In 2005, when Grey’s Anatomy premiered to international acclaim, the cast and crew were relieved and ecstatic and excited.
Well, all except the show’s star Ellen Pompeo, known on screens to her fans as Meredith Grey; aka the Grey of Grey’s Anatomy.
“I knew I was f**ked,” she told the Hollywood Reporter in a remarkable interview overnight.
The purpose of her taking up the role was a simple one: she needed to pay her rent. The year before, her attempts at cracking into the Hollywood film scene had stalled and her money was running dry. Her agent suggested she try her hand at a small-screen hospital drama.
“I was like, ‘I’m not going to be stuck on a medical show for five years’,” she remembers telling him, as per the Hollywood Reporter. “‘Are you out of your f**kin’ mind? I’m an actress.'”

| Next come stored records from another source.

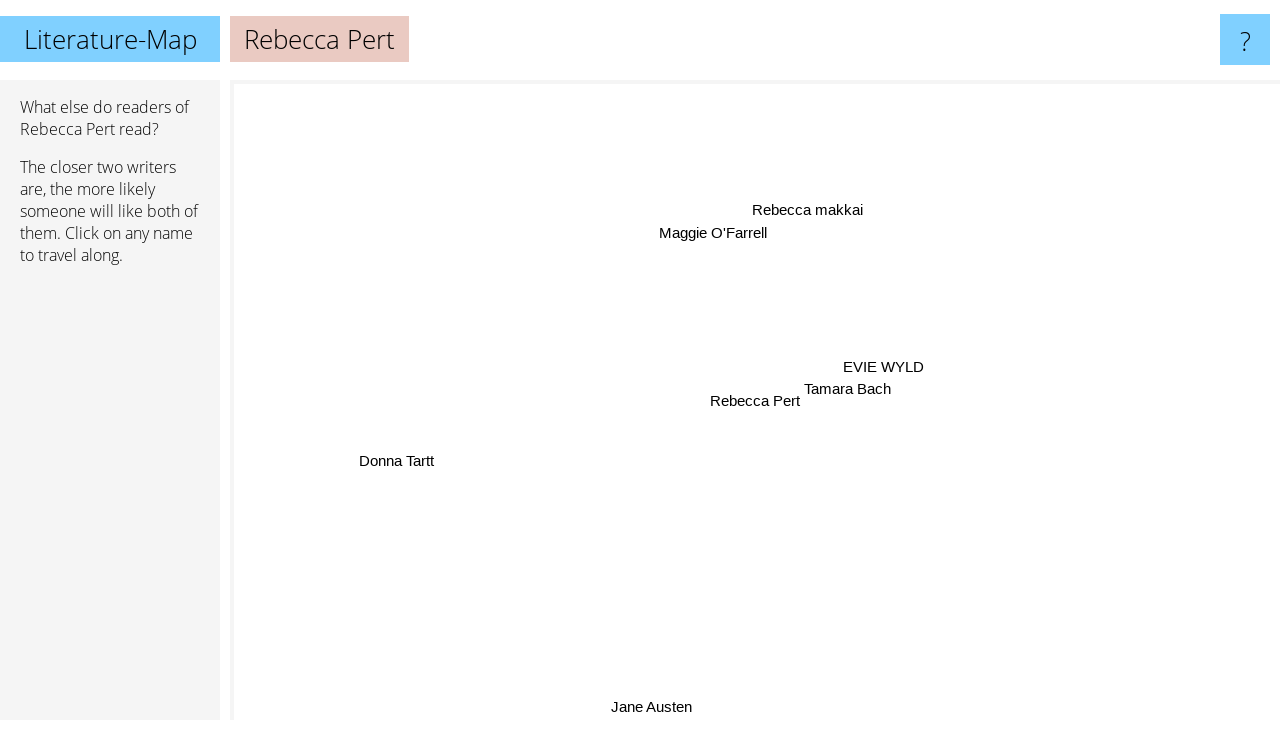

--- FILE ---
content_type: text/html; charset=UTF-8
request_url: https://www.literature-map.com/rebecca+pert
body_size: 1515
content:
<!doctype html>
<html>
<head>
 <meta name="viewport" content="width=device-width, initial-scale=1">
 <meta property="og:image" content="https://www.literature-map.com/elements/objects/og_logo.png">
 <link rel="stylesheet" href="/elements/objects/styles_7_1.css">
 <title>Authors similar to Rebecca Pert</title>
 <style>.project, .the_title {display: inline-block; font-size: 26px;}</style><style>@media (max-width: 500px) { .the_title {display: none; } }</style>
</head>

<body>

<table class=universe>
 <tr class=heaven>
  <td class=headline>

<table style="width: 100%;"><tr><td>
   <a class=project href="/">Literature-Map</a><span id=the_title class=the_title>Rebecca Pert</span>
</td><td style="text-align: right">
   <a class=questionmark href="/info"><span style="font-size: 26px">?</span></a>
</td></tr></table>

  </td>
  <tr>
   <td class=content>
    
<link rel="stylesheet" href="/elements/objects/relator.css">

<div class=map_info>
 <div class=map_info_text><p>What else do readers of Rebecca Pert read?</p><p>The closer two writers are, the more likely someone will like both of them. Click on any name to travel along.</p></div>
 <div class=advert><script async class=nogConsent data-src="//pagead2.googlesyndication.com/pagead/js/adsbygoogle.js"></script><!-- Map Responsive --><ins class="adsbygoogle" style="display:block" data-ad-client="ca-pub-4786778854163211" data-ad-slot="6623484194" data-ad-format="auto"></ins><script>(adsbygoogle = window.adsbygoogle || []).push({});</script></div>
</div>

<div id=gnodMap>
 <span class=S id=s0>Rebecca Pert</span>
<a href="tamara+bach" class=S id=s1>Tamara Bach</a>
<a href="evie+wyld" class=S id=s2>EVIE WYLD</a>
<a href="rebecca+makkai" class=S id=s3>Rebecca makkai</a>
<a href="maggie+o%27farrell" class=S id=s4>Maggie O'Farrell</a>
<a href="donna+tartt" class=S id=s5>Donna Tartt</a>
<a href="jane+austen" class=S id=s6>Jane Austen</a>

</div>

<script>var NrWords=7;var Aid=new Array();Aid[0]=new Array(-1,20,3.55556,0.321543,0.241643,0.0327721,0.00377815);Aid[1]=new Array(20,-1,6.80851,0.318979,0.561572,0.0327587,0.00755558);Aid[2]=new Array(3.55556,6.80851,-1,0.559832,0.524738,0.0162628,0.0150862);Aid[3]=new Array(0.321543,0.318979,0.559832,-1,-1,0.44493,-1);Aid[4]=new Array(0.241643,0.561572,0.524738,-1,-1,0.409622,0.0775502);Aid[5]=new Array(0.0327721,0.0327587,0.0162628,0.44493,0.409622,-1,0.377703);Aid[6]=new Array(0.00377815,0.00755558,0.0150862,-1,0.0775502,0.377703,-1);
window.Pop=new Array(20,30,205,1224,2463,24391,105852);
NrWords=7;var Len0=12;</script>
<script src="/elements/objects/related.js"></script>
<script src="/elements/objects/relator.js"></script>

<template id=search_template>
 <form id=search_form class="search" action='map-search.php' method=get>
  <input class="typeahead"
         type="text"
         name="f"
         id="f"
         maxlength="95"
         autocomplete="off">
  <button class=search_button><div class=mglass></div></button>
 </form>
</template>

<script src="/elements/objects/jquery-minified.js"></script>
<script src="/elements/objects/0g-typeahead.js"></script>
<script src="/elements/objects/typeahead.js"></script>

   </td>
  </tr>
</table>

<script type=module>
    import * as mgAnalytics from '/elements/objects/mganalytics.js';
    mgAnalytics.ini(2);
</script>

<script src="https://www.gnod.com/guest/consent_js"></script>

</body>
</html>


--- FILE ---
content_type: text/html; charset=utf-8
request_url: https://www.google.com/recaptcha/api2/aframe
body_size: 258
content:
<!DOCTYPE HTML><html><head><meta http-equiv="content-type" content="text/html; charset=UTF-8"></head><body><script nonce="BA33J6bWFrCW2WBeugUDkg">/** Anti-fraud and anti-abuse applications only. See google.com/recaptcha */ try{var clients={'sodar':'https://pagead2.googlesyndication.com/pagead/sodar?'};window.addEventListener("message",function(a){try{if(a.source===window.parent){var b=JSON.parse(a.data);var c=clients[b['id']];if(c){var d=document.createElement('img');d.src=c+b['params']+'&rc='+(localStorage.getItem("rc::a")?sessionStorage.getItem("rc::b"):"");window.document.body.appendChild(d);sessionStorage.setItem("rc::e",parseInt(sessionStorage.getItem("rc::e")||0)+1);localStorage.setItem("rc::h",'1768608736961');}}}catch(b){}});window.parent.postMessage("_grecaptcha_ready", "*");}catch(b){}</script></body></html>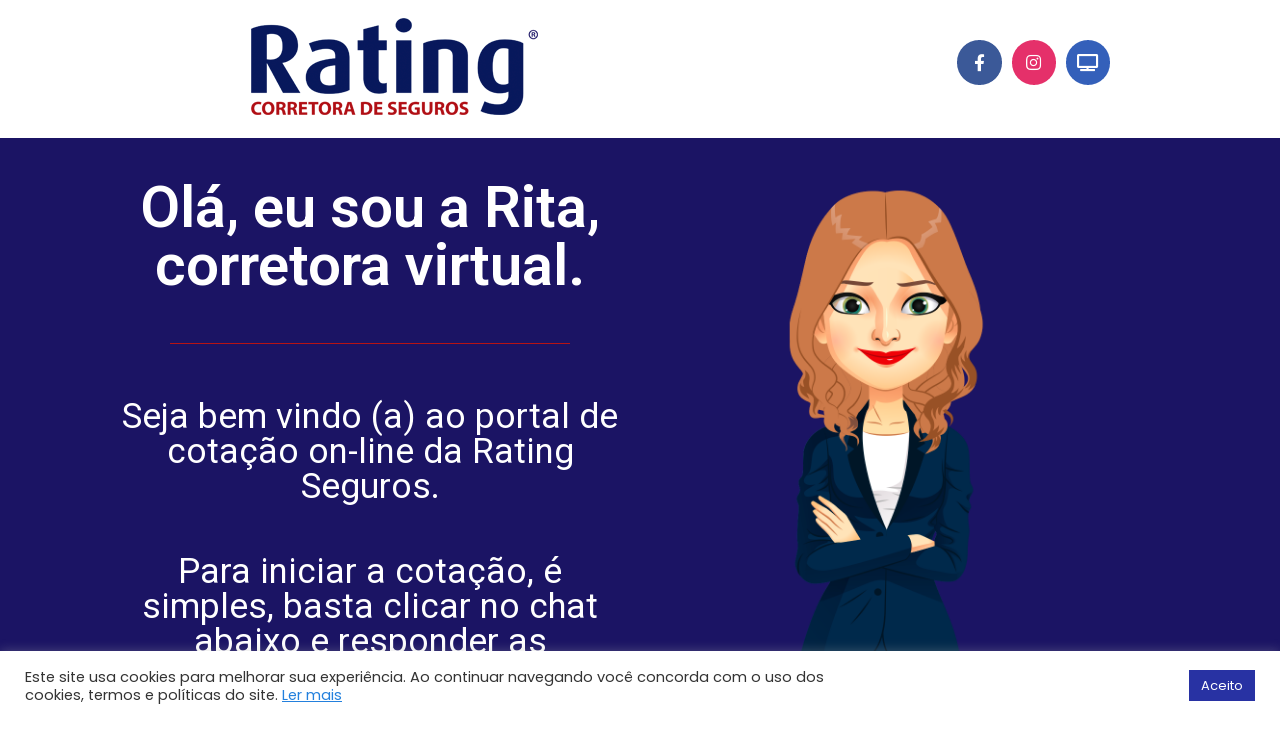

--- FILE ---
content_type: text/css
request_url: https://ratingseguros.com.br/wp-content/uploads/elementor/css/post-596.css?ver=1699400566
body_size: 554
content:
.elementor-596 .elementor-element.elementor-element-16caf7e3 > .elementor-container{max-width:980px;min-height:100px;}.elementor-596 .elementor-element.elementor-element-16caf7e3 > .elementor-container:after{content:"";min-height:inherit;}.elementor-596 .elementor-element.elementor-element-16caf7e3 > .elementor-container > .elementor-row > .elementor-column > .elementor-column-wrap > .elementor-widget-wrap{align-content:center;align-items:center;}.elementor-596 .elementor-element.elementor-element-16caf7e3:not(.elementor-motion-effects-element-type-background), .elementor-596 .elementor-element.elementor-element-16caf7e3 > .elementor-motion-effects-container > .elementor-motion-effects-layer{background-color:#FFFFFF;}.elementor-596 .elementor-element.elementor-element-16caf7e3{transition:background 0.3s, border 0.3s, border-radius 0.3s, box-shadow 0.3s;}.elementor-596 .elementor-element.elementor-element-16caf7e3 > .elementor-background-overlay{transition:background 0.3s, border-radius 0.3s, opacity 0.3s;}.elementor-596 .elementor-element.elementor-element-27b6af89 .elementor-heading-title{color:#003E53;font-family:"Pacifico", Sans-serif;font-size:35px;font-weight:200;}.elementor-596 .elementor-element.elementor-element-343f7bfa .elementor-repeater-item-fb7b299.elementor-social-icon{background-color:#E5306A;}.elementor-596 .elementor-element.elementor-element-343f7bfa .elementor-repeater-item-1b8af35.elementor-social-icon{background-color:#3460BA;}.elementor-596 .elementor-element.elementor-element-343f7bfa{--grid-template-columns:repeat(0, auto);--grid-column-gap:10px;--grid-side-margin:10px;--grid-row-gap:0px;--grid-bottom-margin:0px;}.elementor-596 .elementor-element.elementor-element-343f7bfa .elementor-widget-container{justify-content:flex-end;}.elementor-596 .elementor-element.elementor-element-343f7bfa .elementor-social-icon{font-size:17px;padding:0.8em;}.elementor-596 .elementor-element.elementor-element-6c7a303:not(.elementor-motion-effects-element-type-background), .elementor-596 .elementor-element.elementor-element-6c7a303 > .elementor-motion-effects-container > .elementor-motion-effects-layer{background-color:#1B1464;}.elementor-596 .elementor-element.elementor-element-6c7a303{transition:background 0.3s, border 0.3s, border-radius 0.3s, box-shadow 0.3s;}.elementor-596 .elementor-element.elementor-element-6c7a303 > .elementor-background-overlay{transition:background 0.3s, border-radius 0.3s, opacity 0.3s;}.elementor-bc-flex-widget .elementor-596 .elementor-element.elementor-element-7a436f6.elementor-column .elementor-column-wrap{align-items:space-between;}.elementor-596 .elementor-element.elementor-element-7a436f6.elementor-column.elementor-element[data-element_type="column"] > .elementor-column-wrap.elementor-element-populated > .elementor-widget-wrap{align-content:space-between;align-items:space-between;}.elementor-596 .elementor-element.elementor-element-4050e7b{text-align:center;}.elementor-596 .elementor-element.elementor-element-4050e7b .elementor-heading-title{color:#FFFFFF;font-family:"Roboto", Sans-serif;font-size:58px;font-weight:600;}.elementor-596 .elementor-element.elementor-element-9622a1c{--divider-border-style:solid;--divider-color:#B61414;--divider-border-width:1.4px;}.elementor-596 .elementor-element.elementor-element-9622a1c .elementor-divider-separator{width:80%;margin:0 auto;margin-center:0;}.elementor-596 .elementor-element.elementor-element-9622a1c .elementor-divider{text-align:center;padding-top:15px;padding-bottom:15px;}.elementor-596 .elementor-element.elementor-element-9622a1c > .elementor-widget-container{margin:10px 10px 10px 10px;}.elementor-596 .elementor-element.elementor-element-de5c8d7{text-align:center;}.elementor-596 .elementor-element.elementor-element-de5c8d7 .elementor-heading-title{color:#FFFFFF;font-family:"Roboto", Sans-serif;font-size:35px;font-weight:400;}.elementor-596 .elementor-element.elementor-element-de5c8d7 > .elementor-widget-container{margin:10px 10px 10px 10px;}.elementor-596 .elementor-element.elementor-element-814ab2c{text-align:center;}.elementor-596 .elementor-element.elementor-element-814ab2c .elementor-heading-title{color:#FFFFFF;font-family:"Roboto", Sans-serif;font-size:35px;font-weight:400;}.elementor-596 .elementor-element.elementor-element-814ab2c > .elementor-widget-container{margin:20px 20px 20px 20px;}.elementor-596 .elementor-element.elementor-element-12b4a61:not(.elementor-motion-effects-element-type-background), .elementor-596 .elementor-element.elementor-element-12b4a61 > .elementor-motion-effects-container > .elementor-motion-effects-layer{background-color:#FFFFFF;}.elementor-596 .elementor-element.elementor-element-12b4a61{transition:background 0.3s, border 0.3s, border-radius 0.3s, box-shadow 0.3s;}.elementor-596 .elementor-element.elementor-element-12b4a61 > .elementor-background-overlay{transition:background 0.3s, border-radius 0.3s, opacity 0.3s;}.elementor-596 .elementor-element.elementor-element-c063776:not(.elementor-motion-effects-element-type-background) > .elementor-column-wrap, .elementor-596 .elementor-element.elementor-element-c063776 > .elementor-column-wrap > .elementor-motion-effects-container > .elementor-motion-effects-layer{background-color:#FFFFFF;}.elementor-596 .elementor-element.elementor-element-c063776 > .elementor-element-populated{transition:background 0.3s, border 0.3s, border-radius 0.3s, box-shadow 0.3s;}.elementor-596 .elementor-element.elementor-element-c063776 > .elementor-element-populated > .elementor-background-overlay{transition:background 0.3s, border-radius 0.3s, opacity 0.3s;}.elementor-596 .elementor-element.elementor-element-69ed8d6{text-align:center;}.elementor-596 .elementor-element.elementor-element-69ed8d6 .elementor-heading-title{color:#151E5B;font-family:"Roboto", Sans-serif;font-weight:400;}.elementor-596 .elementor-element.elementor-element-5062194 .elementor-text-editor{text-align:center;}.elementor-596 .elementor-element.elementor-element-5062194{color:#FFFFFF;}@media(min-width:768px){.elementor-596 .elementor-element.elementor-element-7a436f6{width:100%;}}@media(max-width:1024px){.elementor-596 .elementor-element.elementor-element-16caf7e3{padding:0px 20px 0px 20px;}.elementor-596 .elementor-element.elementor-element-343f7bfa .elementor-widget-container{justify-content:flex-end;}}@media(max-width:767px){.elementor-596 .elementor-element.elementor-element-16caf7e3{padding:25px 25px 25px 25px;}.elementor-596 .elementor-element.elementor-element-27b6af89{text-align:center;}.elementor-596 .elementor-element.elementor-element-343f7bfa .elementor-widget-container{justify-content:center;}}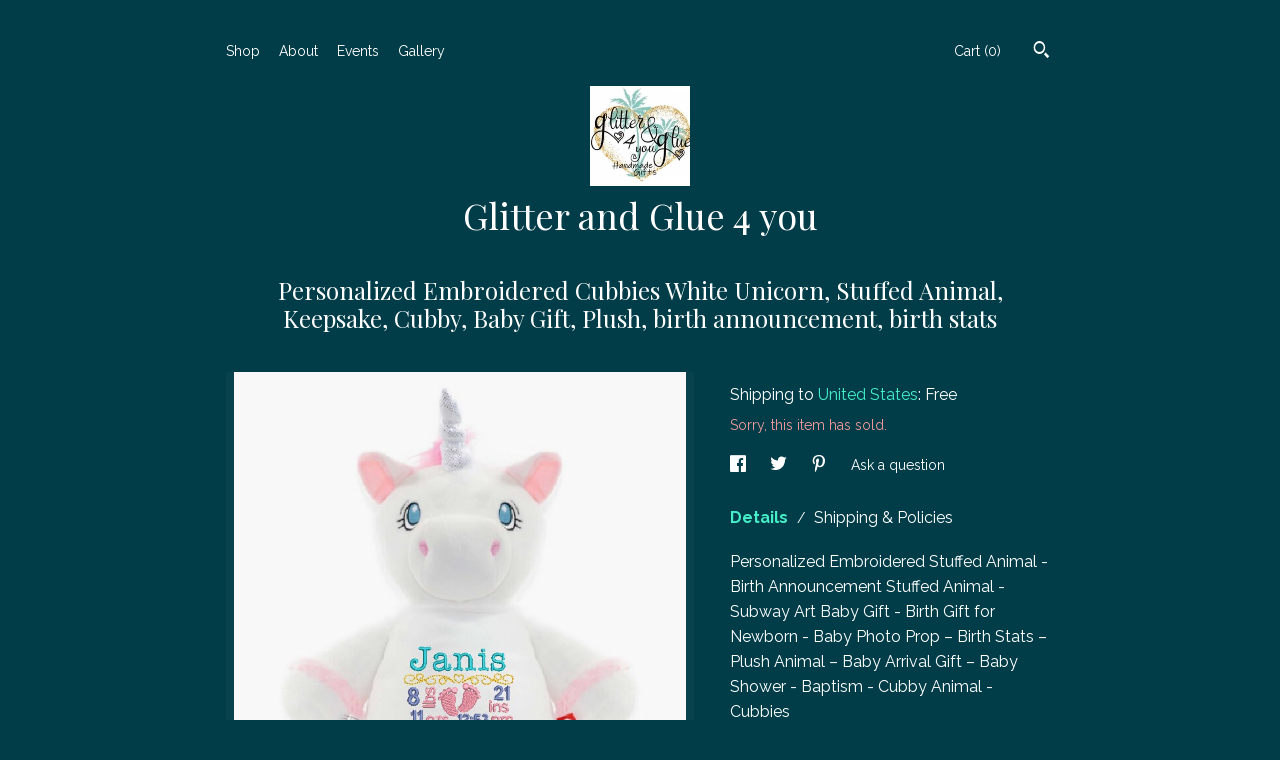

--- FILE ---
content_type: text/plain
request_url: https://www.google-analytics.com/j/collect?v=1&_v=j102&a=882452430&t=pageview&_s=1&dl=https%3A%2F%2Fwww.glitterandglue4you.com%2Flisting%2F1244187039%2Fpersonalized-embroidered-cubbies-white&ul=en-us%40posix&dt=Personalized%20Embroidered%20Cubbies%20White%20Unicorn%2C%20Stuffed%20Animal%2C%20Keepsake%2C%20Cubby%2C%20Baby%20Gift%2C%20Plush%2C%20birth%20announcement%2C%20birth%20stats&sr=1280x720&vp=1280x720&_u=YEBAAAABAAAAACAAo~&jid=1139302107&gjid=951343263&cid=1303930798.1769709091&tid=UA-151745548-1&_gid=511416041.1769709091&_r=1&_slc=1&gtm=45He61r1n71TG543Pv71538743za200zd71538743&gcd=13l3l3l3l1l1&dma=0&tag_exp=103116026~103200004~104527906~104528501~104684208~104684211~115938465~115938469~116185181~116185182~116988316~117041587~117223558&z=899783548
body_size: -453
content:
2,cG-YFG0B3K2FZ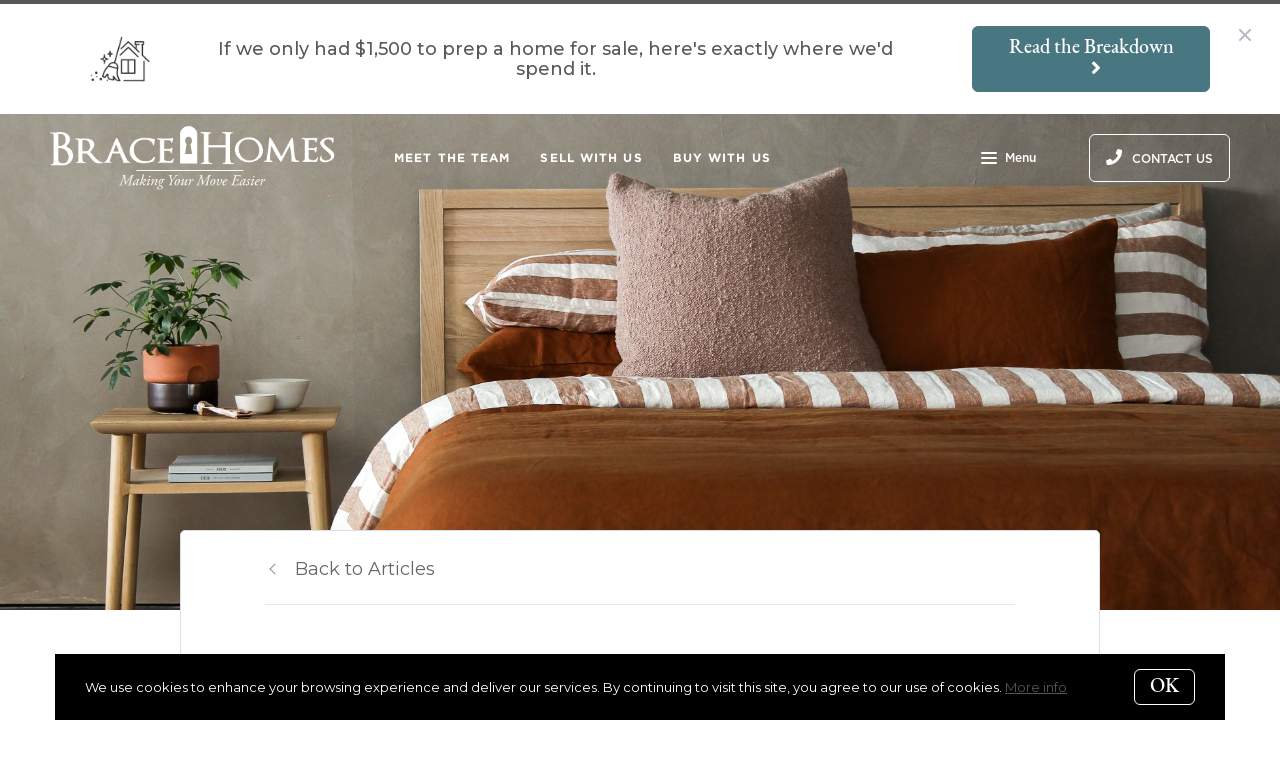

--- FILE ---
content_type: text/plain
request_url: https://www.google-analytics.com/j/collect?v=1&_v=j102&a=1179964109&t=pageview&_s=1&dl=https%3A%2F%2Fwww.bracehomes.com%2Fblog%2Freal-estate-investing&ul=en-us%40posix&dt=Money-Saving%20Tips%20for%20Real%20Estate%20Investing&sr=1280x720&vp=1280x720&_u=YEBAAEABAAAAACAAI~&jid=196835544&gjid=1736998228&cid=195586248.1769041579&tid=UA-98753900-1&_gid=722148268.1769041579&_r=1&_slc=1&gtm=45He61l0h2n81TCBKQS9v843343814za200zd843343814&gcd=13l3l3l3l1l1&dma=0&tag_exp=103116026~103200004~104527906~104528501~104573694~104684208~104684211~105391252~115616985~115938465~115938469~116682875~117041588&z=2034972484
body_size: -451
content:
2,cG-LXXSLJRXKM

--- FILE ---
content_type: text/javascript; charset=utf-8
request_url: https://pixel.adwerx.com/18438/awp.js
body_size: 2242
content:
var elemHead = document.getElementsByTagName('head')[0];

Of course, pride is only so fun when it pays your bills, so she took the role. That was 14 years ago.
Today, Pompeo is dramatic television’s highest-earning actress, roping in $575,000 per episode, and about $20 million a year. That information hasn’t come from the rumour mill or well-connected sources but from Pompeo herself, in one of the most startlingly refreshing interviews she has ever given.
Pompeo is candid, at times brutal and deliberately lifts the veil on Hollywood, pay and power struggles. She touches on co-star Patrick Dempsey’s exit from the show (“What does it look like when he leaves the show? First, it looks like a ratings spike, and I had a nice chuckle about that.”) and the underrated skill of being on the same show for so many years (“The truth is, anybody can be good on a show season one and two. Can you be good 14 years later? Now, that’s a f**kin’ skill.”).